Types:
Discovery Dookie
It's a new texture you have not felt before. The smell is nostalgic but vastly different from the mundane poop. You are surprised your body could make such a creation. Is it bad? You will have to wait until this rare occurrence happens again. But as it stands, you think it may be a sign your poop is evolving.
The Sci-Fi Crap
You are levitating and this faint wave compresses your poo energy into a volatile beam. Have you seen War of the Worlds with Tom Cruise? Or possibly the buster rifle from Gundam or Kamehameha from DBZ. Just think of high intensity lasers and imagine your toilet is the death star.
Analytical Shit
You feel the poo sludge through your intestines and you define this as phase 1: "the urge". You sit on the toilet and calculate the bowel-metric pressure. Will it explode or drip? You conclude an accurate prediction by timing how fast your shit moves through the tunnel.
Dennis Poo
The poo that clogs your friend's toilet for days and looks like a Mondo Burger with undigested lettuce skimming the surface.
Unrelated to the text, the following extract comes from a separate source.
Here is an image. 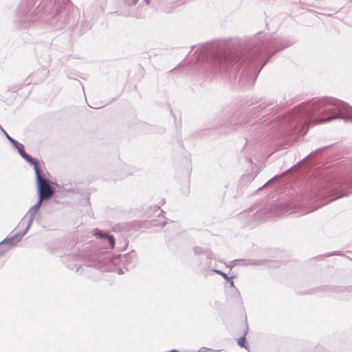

The culprit will typically ask for a stick or "something" in hopes of breaking it up and pushing it down. Thank you for giving this poo a name Dennis.
Games:
The TP Challenge
This occurs when you have an awkward amount of toilet paper left. You try your best to ration the remainder to get maximum effect. You also hope that your finger doesn't break through the fragile sheets and dips into the fudge. If the bum is clean and you have tissue to spare you will be the hope for our planets future.
Submarine
It is a game when you place a tiny object of someone else possession (the submarine) at the bottom of the bowl. You hover over the toilet attempting to drop depth charges. You typically win on your first try if you eat things such as burritos or bacon cheeseburgers. If you want more of a challenge –try standing.
Consti-miners
Imagine a team of miners trapped in your rectum behind a huge boulder. You cannot get them out so they call their miner friends to join in on the struggle to reach the surface. This mining union builds until everyone is freed and drowned a moment later in a whirlpool. I suggest watching Patema Inverted to help envision this scenario.
Creme de la brown
This is a lot of work. I suggest you plan ahead accordingly in order to produce perfect texture. Do your business in a blender. Whip it so it is light and airy. Then proceed to imitate your favorite things. I mean but really...poo is the original Play-Doh.